After several weeks spent playing possum, the LODE service underwent a Lazarus like resurrection. So our HTML files are now back in line with turtle files. Which is pleasing.

In the meantime, Samu has managed to deploy our own local version of LODE, so we don’t get stuck the next time it goes down. More details below. In a different corner, Robert has been chipping away at his own turtle to HTML translator. Results so far look good. The LODE service is handy but it doesn’t pick up all of the data in the turtle. So once the HTML is generated there’s some manual cutting and pasting and bodging and fudging. Which our ham fists occasionally get wrong. Given we have more control over Robert’s translator, we can easily tune it to pick up new vocabularies and new data properties. Which means the HTML expression remains closer to the model and less stuff can go wrong.

To that end Michael and Robert have been tinkering with ontologies, adding image links, authors etc. Which was all stuff we’ve been ignoring for months because LODE didn’t pick it up. As a side benefit, the Robert powered parser choked on our use of rdf:isDefinedBy. Which, as any fule kno, should have been rdfs:isDefinedBy. An error we’d copied and pasted 700 times and which hadn’t been spotted by LODE. So that’s also now fixed.

Following on from last week’s meeting with David Beamish, Anya, Robert and Michael gave the procedure model a minor tweak.
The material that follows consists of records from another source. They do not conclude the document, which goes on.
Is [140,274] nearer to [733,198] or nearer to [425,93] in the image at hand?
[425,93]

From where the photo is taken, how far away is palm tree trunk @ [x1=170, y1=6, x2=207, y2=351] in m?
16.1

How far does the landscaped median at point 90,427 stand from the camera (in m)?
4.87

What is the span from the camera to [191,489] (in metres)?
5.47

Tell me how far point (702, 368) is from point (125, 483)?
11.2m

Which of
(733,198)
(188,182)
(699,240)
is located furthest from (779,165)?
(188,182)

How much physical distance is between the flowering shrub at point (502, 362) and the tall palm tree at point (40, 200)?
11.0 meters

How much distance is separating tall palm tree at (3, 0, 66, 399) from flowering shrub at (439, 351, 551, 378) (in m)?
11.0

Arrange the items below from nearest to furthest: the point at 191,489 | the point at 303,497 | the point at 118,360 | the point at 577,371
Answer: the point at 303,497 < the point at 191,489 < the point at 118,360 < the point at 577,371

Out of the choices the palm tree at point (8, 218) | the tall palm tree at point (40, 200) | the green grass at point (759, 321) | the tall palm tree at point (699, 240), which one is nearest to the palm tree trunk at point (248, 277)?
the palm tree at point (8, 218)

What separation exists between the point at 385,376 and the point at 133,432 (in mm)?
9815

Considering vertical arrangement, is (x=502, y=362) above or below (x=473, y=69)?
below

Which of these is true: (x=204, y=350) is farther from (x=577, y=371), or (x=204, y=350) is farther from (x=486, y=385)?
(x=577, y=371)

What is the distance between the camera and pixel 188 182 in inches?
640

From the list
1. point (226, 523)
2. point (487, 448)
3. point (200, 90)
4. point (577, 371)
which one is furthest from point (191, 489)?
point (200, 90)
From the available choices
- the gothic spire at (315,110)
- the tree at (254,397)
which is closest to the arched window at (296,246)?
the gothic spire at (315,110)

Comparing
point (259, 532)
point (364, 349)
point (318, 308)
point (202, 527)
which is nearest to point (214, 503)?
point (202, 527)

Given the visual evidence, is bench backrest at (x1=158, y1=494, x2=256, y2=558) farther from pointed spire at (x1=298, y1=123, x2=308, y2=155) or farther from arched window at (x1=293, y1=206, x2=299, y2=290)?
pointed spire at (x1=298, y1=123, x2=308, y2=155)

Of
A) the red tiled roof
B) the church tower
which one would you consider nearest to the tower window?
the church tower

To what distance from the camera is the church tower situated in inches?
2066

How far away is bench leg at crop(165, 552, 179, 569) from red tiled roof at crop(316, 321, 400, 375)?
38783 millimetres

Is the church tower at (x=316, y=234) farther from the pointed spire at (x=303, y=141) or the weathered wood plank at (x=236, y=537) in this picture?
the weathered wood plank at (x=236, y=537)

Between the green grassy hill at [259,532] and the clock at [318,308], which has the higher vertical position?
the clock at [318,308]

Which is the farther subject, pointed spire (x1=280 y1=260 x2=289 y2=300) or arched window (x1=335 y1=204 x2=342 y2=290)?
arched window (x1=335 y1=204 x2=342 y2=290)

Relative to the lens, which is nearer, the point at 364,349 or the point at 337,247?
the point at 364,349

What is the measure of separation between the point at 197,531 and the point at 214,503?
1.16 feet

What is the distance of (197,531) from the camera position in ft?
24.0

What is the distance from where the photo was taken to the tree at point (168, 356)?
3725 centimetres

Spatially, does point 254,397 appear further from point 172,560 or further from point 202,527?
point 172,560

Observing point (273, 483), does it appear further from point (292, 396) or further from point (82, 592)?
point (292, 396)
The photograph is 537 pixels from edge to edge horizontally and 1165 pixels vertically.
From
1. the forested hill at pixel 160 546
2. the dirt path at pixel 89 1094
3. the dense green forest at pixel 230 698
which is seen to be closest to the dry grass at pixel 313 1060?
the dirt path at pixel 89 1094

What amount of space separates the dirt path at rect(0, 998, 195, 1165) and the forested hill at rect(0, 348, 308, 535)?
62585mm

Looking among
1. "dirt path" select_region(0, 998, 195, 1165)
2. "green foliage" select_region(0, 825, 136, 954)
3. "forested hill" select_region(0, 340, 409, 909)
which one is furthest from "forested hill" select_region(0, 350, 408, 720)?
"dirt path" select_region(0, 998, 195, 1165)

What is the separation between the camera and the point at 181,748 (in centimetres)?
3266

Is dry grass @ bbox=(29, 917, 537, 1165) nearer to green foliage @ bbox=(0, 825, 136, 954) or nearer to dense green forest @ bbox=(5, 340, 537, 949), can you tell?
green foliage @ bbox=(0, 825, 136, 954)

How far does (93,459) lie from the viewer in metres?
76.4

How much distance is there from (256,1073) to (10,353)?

Rather than hanging off the work package, the subjectTo predicate is now hanging off the work packageable thing, which, at least for now, is either a statutory instrument or a proposed negative statutory instrument. Which all feels neater and truer to the domain language of Parliament. Although this might also go as we flesh out the legislation model and powers and duties. John remains in charge here.

Last week’s weeknotes had a slurry of words about the problems the procedure model has with self-preclusion and steps that can be actualised many times in series but not in parallel. I won’t repeat them here. Off the back of this Anya and Michael tweaked both the flowcharts and the procedure data to remove some self-preclusions and some withdrawal to decision preclusions. Fascinating stuff.

In a meeting with Jack they also discovered that there can only be one non-fatal motion for the negative procedure in the House of Commons. Which presumably Jack had already explained and they’d drawn wrong. This is now fixed in both flowcharts and data.

Anya, Robert and Michael continued with their ‘comment blitz’ in a bid to improve all the comments across the models. They probably rewrote three before getting distracted by Daily Express comments. But they were a good three. As was the Daily Express comment.

September spawned a monster…

…in the shape of statutory instrument withdrawal in the draft affirmative procedure. We had hoped to avoid modelling withdrawal in the procedure data, on the assumption that withdrawal kills everything and withdrawal is always possible. But it turns out withdrawal can only happen up to the moment of a decision in each House. So we had to capture withdrawal precluding some things, withdrawal causing some things and decision points precluding withdrawals. Dear reader, we are sorry. You’d have to be Erskine May with a cheap Dell to find any of this interesting.

For all these reasons, Anya and Michael had yet another meeting with Jane and Jack to draw even more lines on the draft affirmative flowchart. This has now been tidied. To the extent that this horror could ever be described as tidy. It’s now awaiting sign off from Jane and Jack before we make the data changes. I mean, look at it. Absolute state of that.

Data platform

In happy news, our Rebecca has returned to the fold. And has been busy writing an assortment of SPARQL queries for the purposes of tracking statutory instruments. Way back in week 7, Samu added checks on our public repository so that developers collaborating on SPARQL queries could get feedback on whether their changes had worked. Or crashed. Or burned. The return of a super-productive Rebecca prompted Samu to add pull request cloning from GitHub to VSTS. Which makes it much easier to review and merge changes to the Query API. Which means web developers can work faster.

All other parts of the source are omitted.